P lease do not think I'm an expert on school lunches. I'm not.
But the truth is I was a champion school lunch eater. I liked the food we were served in school -- and please don't suggest it must have been because my mother was a lousy cook, because she was one of the best cooks I've ever known -- and I'd go back for seconds whenever we were allowed.
I've given this a lot of thought because I can't figure what's so wrong with school lunches these days that the federal government thinks it has to change something about it every other year.
Two years ago, the U.S. Department of Agriculture instituted new nutrition standards in our national school lunch program.
The feds believed it had a public health crisis on its hands.
They think we've become a country full of fat people. They might be right. But even if it's true, I'm not sure how that's become the government's business -- I can almost hear old Ben Franklin laughing about it now.
Anyway, the goal apparently is to enhance the lives of future generations by improving the eating habits of the current generation.
And how do we get there from here? Well, we'll encourage kids to eat more fish (hopefully not tuna contaminated with mercury), fruit and vegetables, low-fat or skim milk, and less pasta, grains, sweets and red meats. Plus, they're told to eat breakfast every day and avoid fast foods like the plague.
OK, I can see the logic in that, I guess.
So this school year, all students will be required to take at least one serving of produce on their trays on the theory that once they have it so close at hand, they might actually eat it. More fruit and vegetables -- that can't be so bad can it?
Depends on the fruit and vegetables we're talking about. I'm thinking Brussels sprouts, spinach and cooked carrots are going to go over like a pregnant high jumper with today's kids.

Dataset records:
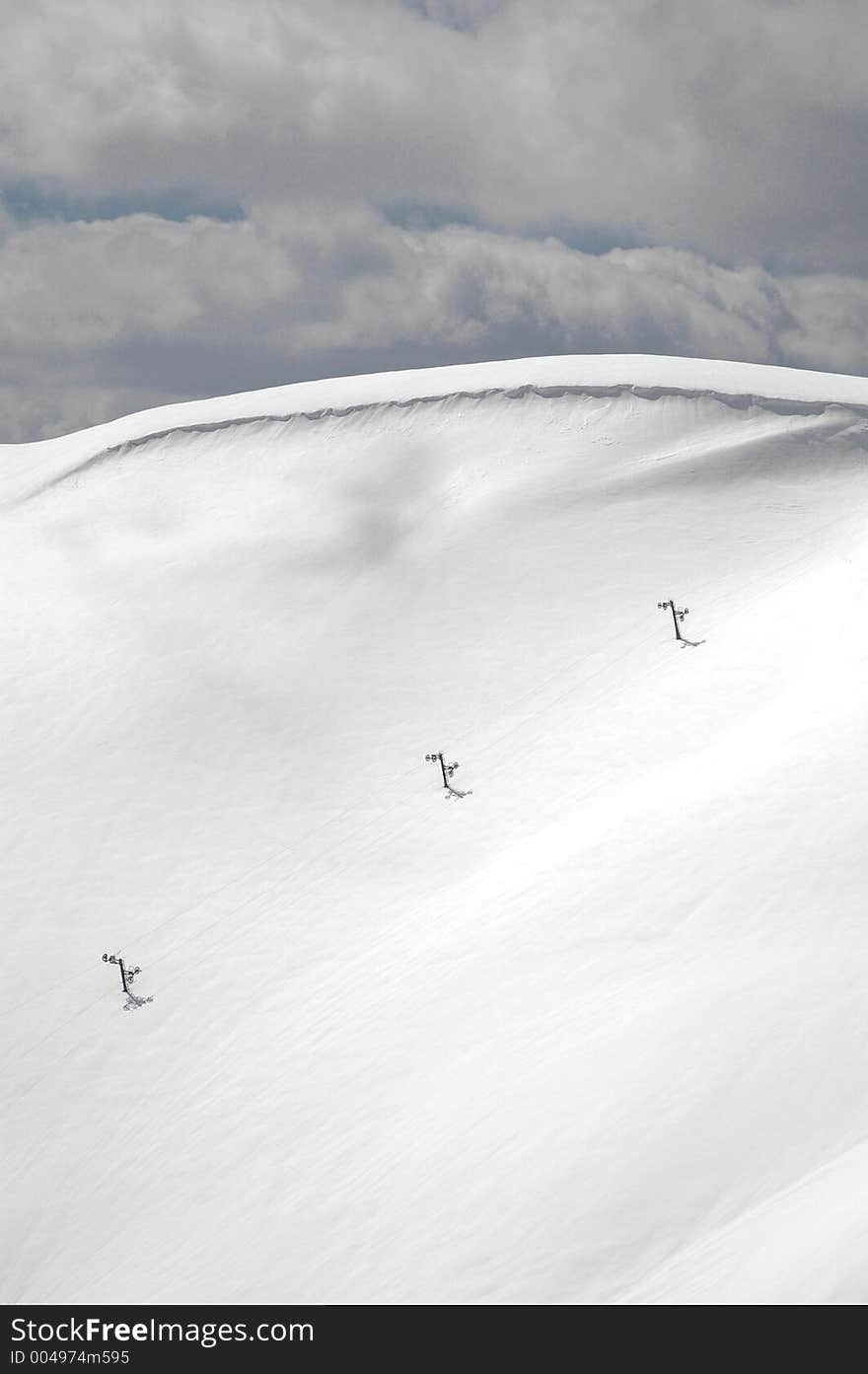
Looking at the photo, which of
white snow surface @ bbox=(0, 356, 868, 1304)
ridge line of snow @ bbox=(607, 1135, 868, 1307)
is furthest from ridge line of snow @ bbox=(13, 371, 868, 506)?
ridge line of snow @ bbox=(607, 1135, 868, 1307)

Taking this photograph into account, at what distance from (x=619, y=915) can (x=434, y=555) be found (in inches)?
643

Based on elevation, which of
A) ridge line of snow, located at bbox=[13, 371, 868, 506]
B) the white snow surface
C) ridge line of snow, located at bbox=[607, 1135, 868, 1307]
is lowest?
ridge line of snow, located at bbox=[607, 1135, 868, 1307]

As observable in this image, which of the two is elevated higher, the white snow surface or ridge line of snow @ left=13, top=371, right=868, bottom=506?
ridge line of snow @ left=13, top=371, right=868, bottom=506

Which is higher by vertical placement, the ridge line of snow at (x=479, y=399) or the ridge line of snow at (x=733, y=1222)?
the ridge line of snow at (x=479, y=399)

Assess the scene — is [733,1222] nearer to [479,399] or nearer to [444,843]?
[444,843]

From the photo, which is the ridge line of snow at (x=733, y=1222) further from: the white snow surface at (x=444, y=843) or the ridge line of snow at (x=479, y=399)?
the ridge line of snow at (x=479, y=399)

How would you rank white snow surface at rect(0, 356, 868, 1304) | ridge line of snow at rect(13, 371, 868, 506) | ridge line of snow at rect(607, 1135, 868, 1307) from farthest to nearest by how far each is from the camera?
ridge line of snow at rect(13, 371, 868, 506), white snow surface at rect(0, 356, 868, 1304), ridge line of snow at rect(607, 1135, 868, 1307)

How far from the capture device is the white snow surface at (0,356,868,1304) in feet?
50.5

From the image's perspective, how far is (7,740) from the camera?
3003 centimetres

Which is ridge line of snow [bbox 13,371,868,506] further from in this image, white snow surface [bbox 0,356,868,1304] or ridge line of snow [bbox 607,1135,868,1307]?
A: ridge line of snow [bbox 607,1135,868,1307]

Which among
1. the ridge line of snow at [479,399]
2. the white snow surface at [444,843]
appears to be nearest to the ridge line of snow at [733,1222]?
the white snow surface at [444,843]

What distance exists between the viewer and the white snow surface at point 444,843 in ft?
50.5
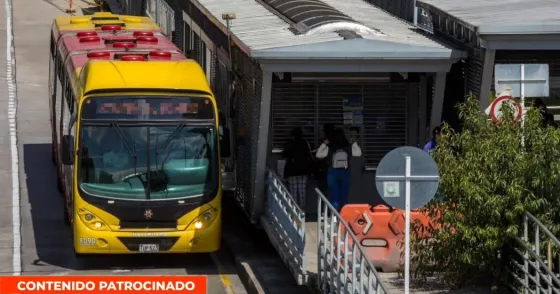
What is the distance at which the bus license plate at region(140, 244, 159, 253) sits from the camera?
763 inches

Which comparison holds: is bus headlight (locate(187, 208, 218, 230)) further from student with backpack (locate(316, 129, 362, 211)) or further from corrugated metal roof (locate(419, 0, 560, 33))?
corrugated metal roof (locate(419, 0, 560, 33))

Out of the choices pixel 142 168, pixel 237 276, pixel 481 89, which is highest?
pixel 481 89

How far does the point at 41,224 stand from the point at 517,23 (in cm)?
923

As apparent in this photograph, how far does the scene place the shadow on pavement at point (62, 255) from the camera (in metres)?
20.3

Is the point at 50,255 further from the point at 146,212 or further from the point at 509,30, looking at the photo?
the point at 509,30

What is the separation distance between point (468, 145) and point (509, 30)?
2724 mm

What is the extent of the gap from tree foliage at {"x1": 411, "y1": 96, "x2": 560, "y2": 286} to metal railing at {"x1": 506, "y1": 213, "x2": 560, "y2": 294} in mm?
130

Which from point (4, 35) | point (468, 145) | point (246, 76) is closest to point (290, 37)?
point (246, 76)

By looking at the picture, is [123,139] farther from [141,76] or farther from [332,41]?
[332,41]

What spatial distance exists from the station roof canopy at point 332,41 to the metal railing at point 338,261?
2.75 m

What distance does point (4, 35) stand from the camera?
4538cm

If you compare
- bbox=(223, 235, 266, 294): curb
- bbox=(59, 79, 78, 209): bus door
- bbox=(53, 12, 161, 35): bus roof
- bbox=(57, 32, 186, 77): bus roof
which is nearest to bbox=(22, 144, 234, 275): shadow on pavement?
bbox=(223, 235, 266, 294): curb

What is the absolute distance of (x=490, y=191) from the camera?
→ 50.6ft

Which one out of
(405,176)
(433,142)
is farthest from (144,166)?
(405,176)
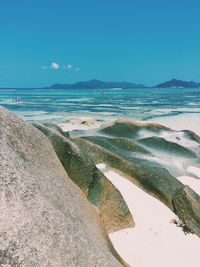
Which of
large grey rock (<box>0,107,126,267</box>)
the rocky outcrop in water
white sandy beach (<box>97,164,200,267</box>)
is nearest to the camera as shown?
large grey rock (<box>0,107,126,267</box>)

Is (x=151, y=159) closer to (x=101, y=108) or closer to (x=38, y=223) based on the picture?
(x=38, y=223)

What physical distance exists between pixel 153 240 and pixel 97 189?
1527mm

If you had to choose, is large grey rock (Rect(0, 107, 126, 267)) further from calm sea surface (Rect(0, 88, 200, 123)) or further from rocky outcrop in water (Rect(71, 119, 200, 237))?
calm sea surface (Rect(0, 88, 200, 123))

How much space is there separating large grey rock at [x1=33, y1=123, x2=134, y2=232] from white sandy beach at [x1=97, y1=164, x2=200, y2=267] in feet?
0.83

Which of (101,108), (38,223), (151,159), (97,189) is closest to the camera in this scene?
(38,223)

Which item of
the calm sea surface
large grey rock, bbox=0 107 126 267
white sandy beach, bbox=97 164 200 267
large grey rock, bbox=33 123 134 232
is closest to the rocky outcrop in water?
white sandy beach, bbox=97 164 200 267

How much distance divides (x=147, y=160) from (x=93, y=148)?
2345mm

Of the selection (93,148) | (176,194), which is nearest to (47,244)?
(176,194)

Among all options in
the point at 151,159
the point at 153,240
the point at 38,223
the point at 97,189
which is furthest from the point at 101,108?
the point at 38,223

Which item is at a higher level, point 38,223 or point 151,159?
point 38,223

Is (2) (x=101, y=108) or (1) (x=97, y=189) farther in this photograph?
(2) (x=101, y=108)

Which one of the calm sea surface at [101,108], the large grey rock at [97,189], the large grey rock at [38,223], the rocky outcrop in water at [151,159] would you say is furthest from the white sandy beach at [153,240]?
the calm sea surface at [101,108]

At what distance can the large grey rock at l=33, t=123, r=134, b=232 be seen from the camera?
6137 millimetres

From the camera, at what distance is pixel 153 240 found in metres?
6.03
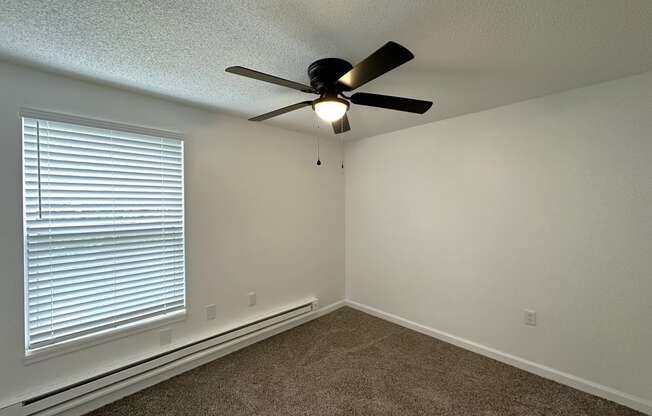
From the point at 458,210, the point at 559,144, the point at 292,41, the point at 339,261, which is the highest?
the point at 292,41

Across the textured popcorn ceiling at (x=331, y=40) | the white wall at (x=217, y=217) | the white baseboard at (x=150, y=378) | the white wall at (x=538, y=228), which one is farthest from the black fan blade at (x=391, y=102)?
the white baseboard at (x=150, y=378)

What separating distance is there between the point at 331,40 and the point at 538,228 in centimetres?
221

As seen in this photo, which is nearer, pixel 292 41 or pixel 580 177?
pixel 292 41

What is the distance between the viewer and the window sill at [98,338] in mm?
1749

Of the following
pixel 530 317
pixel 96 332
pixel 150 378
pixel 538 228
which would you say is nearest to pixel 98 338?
pixel 96 332

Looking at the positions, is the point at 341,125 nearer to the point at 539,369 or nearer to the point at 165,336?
the point at 165,336

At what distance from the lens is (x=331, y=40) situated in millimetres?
1404

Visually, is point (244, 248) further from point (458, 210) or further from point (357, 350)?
point (458, 210)

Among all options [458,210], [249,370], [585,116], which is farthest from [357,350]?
[585,116]

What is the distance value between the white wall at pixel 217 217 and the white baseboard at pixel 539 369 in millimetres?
1175

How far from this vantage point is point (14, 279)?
1688mm

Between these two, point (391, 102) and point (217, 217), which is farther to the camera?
point (217, 217)

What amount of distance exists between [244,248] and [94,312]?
123 cm

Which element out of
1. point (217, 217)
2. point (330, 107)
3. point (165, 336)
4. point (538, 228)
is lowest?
point (165, 336)
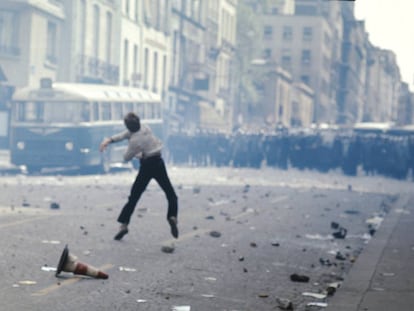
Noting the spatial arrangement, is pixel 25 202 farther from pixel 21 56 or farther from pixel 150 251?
pixel 21 56

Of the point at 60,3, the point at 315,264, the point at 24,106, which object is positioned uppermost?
the point at 60,3

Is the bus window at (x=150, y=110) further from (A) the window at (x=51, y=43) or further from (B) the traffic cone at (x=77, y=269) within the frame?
(B) the traffic cone at (x=77, y=269)

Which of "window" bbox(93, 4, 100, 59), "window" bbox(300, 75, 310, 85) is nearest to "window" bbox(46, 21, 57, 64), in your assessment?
"window" bbox(93, 4, 100, 59)

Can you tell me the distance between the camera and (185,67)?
65062mm

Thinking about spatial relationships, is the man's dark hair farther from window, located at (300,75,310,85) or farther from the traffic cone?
window, located at (300,75,310,85)

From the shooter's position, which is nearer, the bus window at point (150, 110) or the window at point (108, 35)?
the bus window at point (150, 110)

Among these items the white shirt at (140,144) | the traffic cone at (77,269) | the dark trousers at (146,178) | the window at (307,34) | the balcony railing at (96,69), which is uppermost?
the window at (307,34)

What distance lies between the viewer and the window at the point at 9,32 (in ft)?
133

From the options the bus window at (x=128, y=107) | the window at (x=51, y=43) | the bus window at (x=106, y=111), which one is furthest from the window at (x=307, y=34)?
the bus window at (x=106, y=111)

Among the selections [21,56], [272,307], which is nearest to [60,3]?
[21,56]

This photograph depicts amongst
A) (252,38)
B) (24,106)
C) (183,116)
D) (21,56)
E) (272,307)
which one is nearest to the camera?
(272,307)

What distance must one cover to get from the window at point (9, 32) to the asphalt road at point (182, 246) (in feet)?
56.6

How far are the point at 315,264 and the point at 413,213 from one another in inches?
343

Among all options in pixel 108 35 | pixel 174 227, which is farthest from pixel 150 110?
pixel 174 227
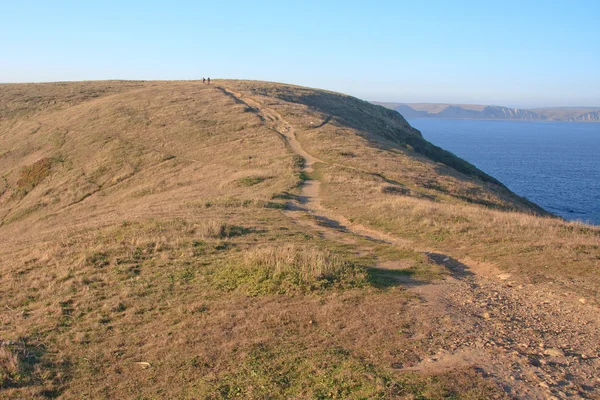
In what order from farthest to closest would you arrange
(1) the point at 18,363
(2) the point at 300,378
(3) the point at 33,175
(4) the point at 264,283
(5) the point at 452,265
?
(3) the point at 33,175 < (5) the point at 452,265 < (4) the point at 264,283 < (1) the point at 18,363 < (2) the point at 300,378

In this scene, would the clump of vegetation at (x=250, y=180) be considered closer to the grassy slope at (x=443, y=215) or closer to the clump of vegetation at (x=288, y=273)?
the grassy slope at (x=443, y=215)

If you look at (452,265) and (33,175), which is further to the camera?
(33,175)

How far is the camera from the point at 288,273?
36.1 feet

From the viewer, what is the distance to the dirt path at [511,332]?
6922 millimetres

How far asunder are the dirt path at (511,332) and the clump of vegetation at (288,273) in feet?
4.95

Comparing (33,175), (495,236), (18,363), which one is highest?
(495,236)

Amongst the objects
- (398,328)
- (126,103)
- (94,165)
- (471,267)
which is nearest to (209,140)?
(94,165)

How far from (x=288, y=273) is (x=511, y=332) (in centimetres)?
479

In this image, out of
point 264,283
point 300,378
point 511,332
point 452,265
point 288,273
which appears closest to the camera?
point 300,378

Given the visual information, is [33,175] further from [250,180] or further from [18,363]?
[18,363]

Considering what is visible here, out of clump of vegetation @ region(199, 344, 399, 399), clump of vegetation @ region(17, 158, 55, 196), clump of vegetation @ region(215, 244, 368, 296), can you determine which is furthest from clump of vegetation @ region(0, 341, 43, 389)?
Answer: clump of vegetation @ region(17, 158, 55, 196)

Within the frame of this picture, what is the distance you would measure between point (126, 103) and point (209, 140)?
19687 millimetres

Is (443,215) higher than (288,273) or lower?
higher

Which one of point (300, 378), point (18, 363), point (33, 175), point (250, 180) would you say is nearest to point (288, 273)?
point (300, 378)
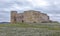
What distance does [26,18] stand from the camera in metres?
21.2

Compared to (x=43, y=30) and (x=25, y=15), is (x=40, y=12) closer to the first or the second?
(x=25, y=15)

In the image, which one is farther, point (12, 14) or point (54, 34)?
point (12, 14)

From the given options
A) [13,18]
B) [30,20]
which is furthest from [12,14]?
[30,20]

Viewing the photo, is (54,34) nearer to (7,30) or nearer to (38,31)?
(38,31)

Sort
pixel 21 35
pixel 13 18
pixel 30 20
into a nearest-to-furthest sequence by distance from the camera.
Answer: pixel 21 35
pixel 30 20
pixel 13 18

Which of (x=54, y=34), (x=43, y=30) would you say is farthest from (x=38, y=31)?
(x=54, y=34)

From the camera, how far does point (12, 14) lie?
21156mm

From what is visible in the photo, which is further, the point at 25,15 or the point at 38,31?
the point at 25,15

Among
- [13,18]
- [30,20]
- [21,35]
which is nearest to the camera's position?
[21,35]

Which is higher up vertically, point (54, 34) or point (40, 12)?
point (40, 12)

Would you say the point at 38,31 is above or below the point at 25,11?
below

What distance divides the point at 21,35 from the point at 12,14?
474 inches

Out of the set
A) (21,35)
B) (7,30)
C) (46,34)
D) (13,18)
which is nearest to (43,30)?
(46,34)

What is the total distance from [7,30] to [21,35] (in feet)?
3.11
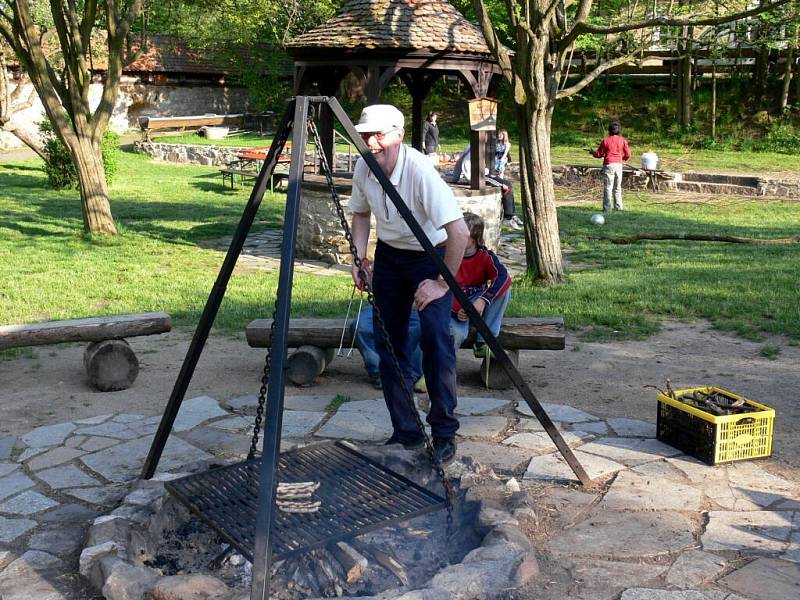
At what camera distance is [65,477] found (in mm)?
4547

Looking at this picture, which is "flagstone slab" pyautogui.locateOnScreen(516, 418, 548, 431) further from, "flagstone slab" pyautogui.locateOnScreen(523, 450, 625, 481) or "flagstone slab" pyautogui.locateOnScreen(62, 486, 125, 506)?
"flagstone slab" pyautogui.locateOnScreen(62, 486, 125, 506)

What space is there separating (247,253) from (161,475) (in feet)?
25.5

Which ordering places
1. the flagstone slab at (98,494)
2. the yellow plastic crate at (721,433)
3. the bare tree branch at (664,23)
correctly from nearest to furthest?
1. the flagstone slab at (98,494)
2. the yellow plastic crate at (721,433)
3. the bare tree branch at (664,23)

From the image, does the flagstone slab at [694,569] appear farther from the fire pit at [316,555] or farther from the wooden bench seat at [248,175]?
the wooden bench seat at [248,175]

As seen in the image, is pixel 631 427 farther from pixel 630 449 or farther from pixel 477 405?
pixel 477 405

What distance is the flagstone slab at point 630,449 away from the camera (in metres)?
4.74

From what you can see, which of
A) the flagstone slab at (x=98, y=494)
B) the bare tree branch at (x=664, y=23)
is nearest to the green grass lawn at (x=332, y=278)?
the bare tree branch at (x=664, y=23)

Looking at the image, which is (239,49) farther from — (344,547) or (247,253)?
(344,547)

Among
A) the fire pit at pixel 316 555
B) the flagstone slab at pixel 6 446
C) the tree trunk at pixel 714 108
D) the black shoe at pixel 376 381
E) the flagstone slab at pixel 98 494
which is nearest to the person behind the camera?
the fire pit at pixel 316 555

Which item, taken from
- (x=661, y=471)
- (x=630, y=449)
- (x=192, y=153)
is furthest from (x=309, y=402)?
(x=192, y=153)

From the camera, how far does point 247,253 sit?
1194 cm

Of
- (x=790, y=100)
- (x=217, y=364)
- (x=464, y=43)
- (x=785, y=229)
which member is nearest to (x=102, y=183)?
(x=464, y=43)

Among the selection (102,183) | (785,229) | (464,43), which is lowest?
(785,229)

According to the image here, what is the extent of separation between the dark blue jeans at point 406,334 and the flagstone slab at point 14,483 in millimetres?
1867
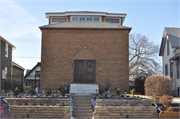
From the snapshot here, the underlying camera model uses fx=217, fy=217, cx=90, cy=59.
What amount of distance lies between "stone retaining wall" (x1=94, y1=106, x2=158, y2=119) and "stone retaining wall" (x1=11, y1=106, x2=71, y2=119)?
174cm

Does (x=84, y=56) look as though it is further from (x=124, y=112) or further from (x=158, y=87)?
(x=124, y=112)

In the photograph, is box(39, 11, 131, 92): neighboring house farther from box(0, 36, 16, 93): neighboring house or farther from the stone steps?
box(0, 36, 16, 93): neighboring house

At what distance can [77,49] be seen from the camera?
20.5 meters

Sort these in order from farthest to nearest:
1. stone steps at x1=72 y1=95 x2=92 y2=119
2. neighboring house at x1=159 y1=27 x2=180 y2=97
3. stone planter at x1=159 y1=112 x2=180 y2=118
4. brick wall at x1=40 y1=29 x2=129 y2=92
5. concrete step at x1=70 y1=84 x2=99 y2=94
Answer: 1. neighboring house at x1=159 y1=27 x2=180 y2=97
2. brick wall at x1=40 y1=29 x2=129 y2=92
3. concrete step at x1=70 y1=84 x2=99 y2=94
4. stone steps at x1=72 y1=95 x2=92 y2=119
5. stone planter at x1=159 y1=112 x2=180 y2=118

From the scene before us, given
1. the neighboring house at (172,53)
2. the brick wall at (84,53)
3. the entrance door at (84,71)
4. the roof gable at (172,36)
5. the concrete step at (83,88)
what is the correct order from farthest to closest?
1. the roof gable at (172,36)
2. the neighboring house at (172,53)
3. the entrance door at (84,71)
4. the brick wall at (84,53)
5. the concrete step at (83,88)

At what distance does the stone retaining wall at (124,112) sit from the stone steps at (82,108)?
36.1 inches

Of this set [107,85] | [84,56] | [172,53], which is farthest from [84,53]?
[172,53]

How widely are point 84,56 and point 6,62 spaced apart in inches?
441

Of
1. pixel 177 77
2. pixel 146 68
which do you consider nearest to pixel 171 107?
pixel 177 77

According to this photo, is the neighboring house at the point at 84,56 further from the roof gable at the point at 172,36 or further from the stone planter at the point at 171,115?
the stone planter at the point at 171,115

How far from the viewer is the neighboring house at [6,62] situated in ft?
79.6

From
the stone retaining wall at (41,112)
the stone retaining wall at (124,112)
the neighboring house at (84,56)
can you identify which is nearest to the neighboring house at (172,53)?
the neighboring house at (84,56)

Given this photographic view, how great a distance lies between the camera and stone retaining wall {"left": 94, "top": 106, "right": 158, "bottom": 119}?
469 inches

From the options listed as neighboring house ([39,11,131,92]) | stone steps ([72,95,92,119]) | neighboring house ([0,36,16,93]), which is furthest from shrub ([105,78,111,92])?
neighboring house ([0,36,16,93])
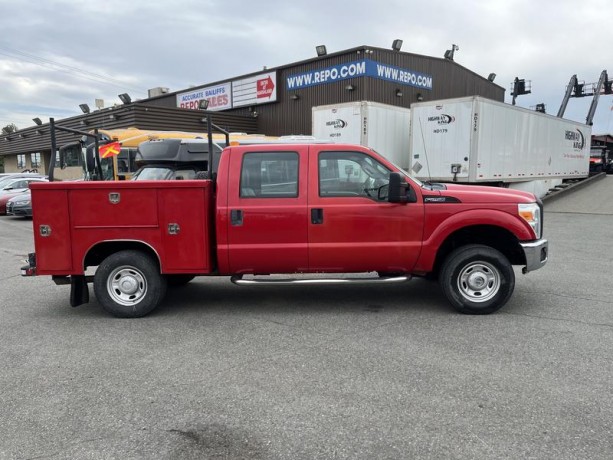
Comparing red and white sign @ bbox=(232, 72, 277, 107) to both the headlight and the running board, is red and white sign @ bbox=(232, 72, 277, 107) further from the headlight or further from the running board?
the headlight

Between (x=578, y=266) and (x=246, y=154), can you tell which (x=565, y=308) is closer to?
(x=578, y=266)

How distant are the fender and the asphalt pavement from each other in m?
0.87

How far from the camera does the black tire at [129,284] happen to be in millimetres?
5645

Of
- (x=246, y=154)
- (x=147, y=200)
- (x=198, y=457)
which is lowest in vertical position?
(x=198, y=457)

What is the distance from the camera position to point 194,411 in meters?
3.49

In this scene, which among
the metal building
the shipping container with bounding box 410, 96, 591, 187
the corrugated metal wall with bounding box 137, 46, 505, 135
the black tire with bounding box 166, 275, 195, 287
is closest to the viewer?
the black tire with bounding box 166, 275, 195, 287

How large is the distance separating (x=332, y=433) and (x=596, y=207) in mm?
19102

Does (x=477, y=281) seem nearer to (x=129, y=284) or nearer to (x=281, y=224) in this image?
(x=281, y=224)

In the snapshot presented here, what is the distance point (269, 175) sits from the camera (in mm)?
5645

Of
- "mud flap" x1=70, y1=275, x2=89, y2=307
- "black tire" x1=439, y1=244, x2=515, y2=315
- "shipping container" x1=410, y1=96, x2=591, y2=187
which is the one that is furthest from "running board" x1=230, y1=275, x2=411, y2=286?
"shipping container" x1=410, y1=96, x2=591, y2=187

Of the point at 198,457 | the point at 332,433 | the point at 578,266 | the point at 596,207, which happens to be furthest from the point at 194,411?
the point at 596,207

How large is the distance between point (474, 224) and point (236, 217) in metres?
2.71

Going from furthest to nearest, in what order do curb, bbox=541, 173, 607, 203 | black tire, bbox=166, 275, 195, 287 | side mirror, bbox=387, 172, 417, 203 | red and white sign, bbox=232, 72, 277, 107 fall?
red and white sign, bbox=232, 72, 277, 107
curb, bbox=541, 173, 607, 203
black tire, bbox=166, 275, 195, 287
side mirror, bbox=387, 172, 417, 203

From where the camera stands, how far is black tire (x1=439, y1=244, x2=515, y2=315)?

Tasks to complete
a) In the school lunch column, what must all students take on their trays this school year?
b) Carry on the school lunch column from its final sentence.

Answer list
a) At least one serving of produce.

b)
Most days there's going to be a lot of fruit and vegetables thrown into the garbage can because the kids won't eat them. Kids today apparently haven't heard about all the starving kids in India my parents were always talking about.
I was blessed, I guess. My brother and I were good eaters. My two children were always good eaters. My grandchildren are good eaters, too. All were raised knowing there would be one meal put on the table -- eat it or go hungry until the next meal.
"We're not running a restaurant around here," my mother would sometimes remind us. So we ate.
Anyway, I'm thinking the problem with the school lunch situation isn't so much a question of nutrition as it is the way food is being prepared and the exercise, or lack thereof, that follows a meal.
Fifty-plus years ago, school lunches included: Spaghetti and meat balls, beef potpie and Harvard beets, baked meat loaf, baked macaroni and cheese, beef stew, hamburger barbecue, ham and string beans, roast turkey, filling, lima beans and tuna fish salad.
That was on a monthly menu from my elementary school days -- November 1956, to be exact.
And it was all made from scratch on the day it was served.
Followed by a 45-minute recess during which we actually exercised.
I don't know about anyone else, but I think that's a well-balanced diet. It is probably the reason I went through 12 years of school and never carried my lunch.
But by today's standards, that menu has way too much meat and pasta to pass muster with the feds' nutrition experts.
So I guess people don't eat like that anymore.
I've gone to breakfast -- Grandparent's Day -- at my granddaughter's elementary school a couple of times. I'm not complaining, but the offerings were pretty dismal: frozen waffles with make-believe syrup, fake eggs and cheese on a frozen English muffin, plus a piece of fruit, milk and juice. The waffles and breakfast sandwich were heated, of course, and kept toasty in a food warmer.
It was edible. And it would keep a person from starving to death. But it wasn't memorable. It certainly wasn't something I'd ever look forward to.
More fruit and vegetables, less meat, less fat and less sodium. That's the formula the Healthy, Hunger-Free Act of 2010 calls for.
Some kids will go for that, I guess. But I'm inclined to think unless they spoon those vegetables and fruit on top of a personal pizza or inside a taco shell, it's going to be about as welcome at lunch as liver-on-a-stick.
And not a french fry in sight.
I wish them well.
Columns by Larry A. Hicks, Dispatch columnist, run Mondays, Wednesdays and Fridays. E-mail: email@example.com.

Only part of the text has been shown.